Blog post

Provider collaboratives: all win or no win

A look at the formal role of provider collaboratives, the opportunities they present and the challenges they must address.
James Devine

13 August 2021

James Devine considers the introduction of provider collaboratives in light of the recently published guidance document, and shares his views on what it must take for them to succeed.  

With the health and care bill making progress through parliament, the establishment of integrated care systems (ICSs) as statutory bodies is only a matter of months away.

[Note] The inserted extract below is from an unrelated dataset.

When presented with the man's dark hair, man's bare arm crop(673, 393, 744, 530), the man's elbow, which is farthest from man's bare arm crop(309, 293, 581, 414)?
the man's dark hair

Earlier this week, NHS England and NHS Improvement (NHSEI) published the guidance document on provider collaboratives, and perhaps most pleasingly following feedback from NHS Confederation members, the document is now 33 pages rather than the original 100+.

The document provides much-welcomed clarity and will be further supported by a number of follow-up documents over the coming weeks and months to support those organisations forming collaboratives on issues such as governance, place working, constitution, and public and clinical engagement.

System-wide opportunities

I think we can all agree that working collaboratively can only be a benefit to our patients, and while the guidance document calls upon providers and mental health trusts to work together, this is an opportunity for all parts of the system to come together and agree priorities for the populations they serve. With significant demand for health and care in all parts of the system, we have repeatedly spoken of the need for system solutions to current and future pressures, and there is no time like the present.

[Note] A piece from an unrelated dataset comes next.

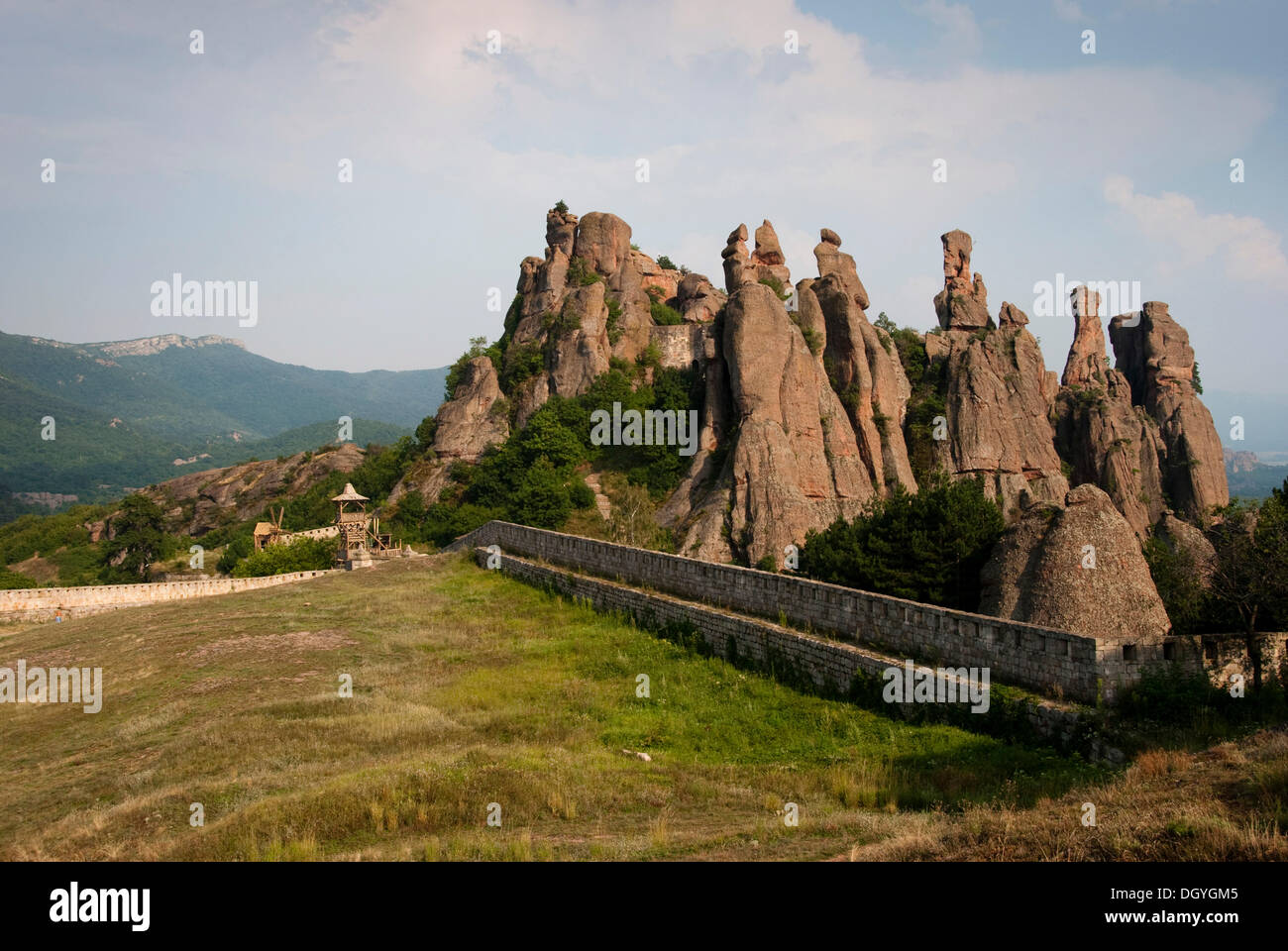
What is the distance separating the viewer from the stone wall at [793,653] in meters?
12.1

Helpfully, the guidance document now refers to one of the three ‘I’s that NHS Confed chief executive Matthew Taylor speaks passionately about: improvement, innovation, and in this case, ideas – ie sharing good practice and learning from effective collaborations, and showcasing strong leadership where leaders have been able to represent their system as opposed to their organisation in the delivery of a shared set of objectives.  That isn’t easy, particularly where there have been historical relationship issues, performance concerns in one part of the system, or a perceived lack of capacity or capability. 

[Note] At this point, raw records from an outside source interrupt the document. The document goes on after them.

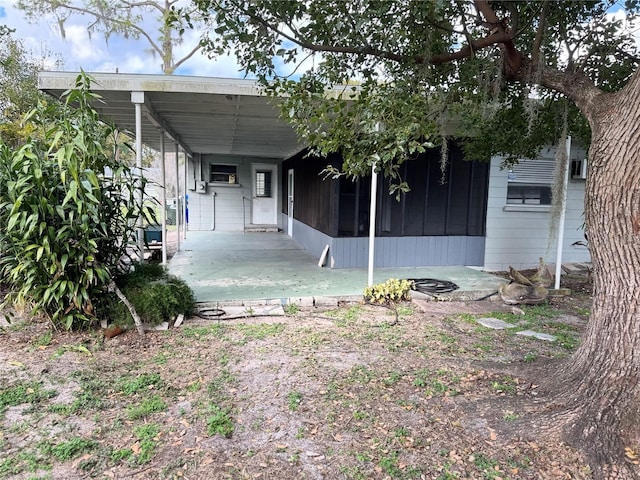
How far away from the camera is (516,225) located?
22.8 feet

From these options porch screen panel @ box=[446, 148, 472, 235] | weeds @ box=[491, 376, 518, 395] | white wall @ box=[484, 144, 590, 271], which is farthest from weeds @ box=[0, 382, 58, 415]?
white wall @ box=[484, 144, 590, 271]

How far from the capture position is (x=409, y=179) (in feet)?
21.8

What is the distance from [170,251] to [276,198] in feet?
15.6

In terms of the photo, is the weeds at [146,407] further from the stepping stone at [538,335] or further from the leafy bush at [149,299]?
the stepping stone at [538,335]

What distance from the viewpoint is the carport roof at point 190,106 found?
4457mm

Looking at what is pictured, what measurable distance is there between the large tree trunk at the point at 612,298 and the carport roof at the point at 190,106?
247 centimetres

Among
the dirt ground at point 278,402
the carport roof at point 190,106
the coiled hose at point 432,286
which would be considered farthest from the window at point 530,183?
the carport roof at point 190,106

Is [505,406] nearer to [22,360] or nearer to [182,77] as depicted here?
[22,360]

"Clinical leadership will be key to the success of provider collaboratives."

This guidance document sets the tone for an ‘all win or no win’ approach to the delivery of improvements in the care we deliver; better outcomes for patients and the removal of unwarranted variation. Clinical leadership will be key to the success of provider collaboratives, and engaging clinical teams in the forming of collaboratives early on is well advised, as will be the firm and genuine ambition to move toward digital integration and sharing data.

Strengthening and supporting local partnerships

Provider collaboratives are designed to strengthen and support the local partnership working that will be essential as we rebuild from the COVID-19 pandemic. NHS leaders will already know the areas where collaboration will improve health inequalities, or look to improve health outcomes, but the agreed priorities must genuinely reflect all views of the partners that form the collaborative. 

Those priorities must be aligned to the priorities of the ICS, and even if they aren’t part of the formal provider collaborative, they must include the views of ambulance colleagues, community trusts and the voluntary sector, and not forgetting the invaluable role of primary care networks. Linking existing improvement offers such as model hospital and GIRFT (Getting It Right First Time) will be sensible approaches to provide an evidence base for change, and ensure that there are clear and measurable outcomes to the agreed priorities.

Provider collaboratives also offer a unique opportunity for systems to review CQC ratings for clinical services and support a system approach to improvement, rather than an organisational response that results in system points of failure or enhanced oversight, scrutiny and regulation that become disproportionate or burdensome.  A shared desire to improve equity of access to appropriate and timely health services, and ensure the needs of underserved communities can be considered over whole pathways of care, all require inclusive leadership and a system lens.

Support from Confed members

NHS Confederation members strongly support the CQC’s new strategy, with its focus on improvement, patient pathway assessments, and whole-system inspection. Our members are less convinced that proposals for the Ofsted-style grading of newly formed ICS will add much to quality or patient safety. This feels like the wrong step, offering little in terms of meaningful public accountability and we will be pushing back against this as the bill moves through parliament.

"If we want to retain our skilled and hard-working teams, we must fundamentally and intentionally move to improving processes and cultures."

Lastly, we have seen the pressures that our workforce have faced over the last 18 months.  If we want to retain our skilled and hard-working teams, we must fundamentally and intentionally move to improving processes and cultures. We have to be more innovative in our recruitment practices, allowing greater flexibility and mobility across sites to enhance capability and capacity. These small but complex changes could reduce agency spend and improve patient experience and continuity of care, but they will also improve patient safety and ensure that systems can respond in times of extremis, rather than needing regional intervention or oversight to get things done.

We have repeatedly called for a position where local leaders are allowed to lead, where oversight and regulation is reduced, and we move to earned autonomy. This provides that opportunity.  However, this only comes when systems, not just organisations, are well led and well organised, and where all have a shared mindset of ‘all win or no win.’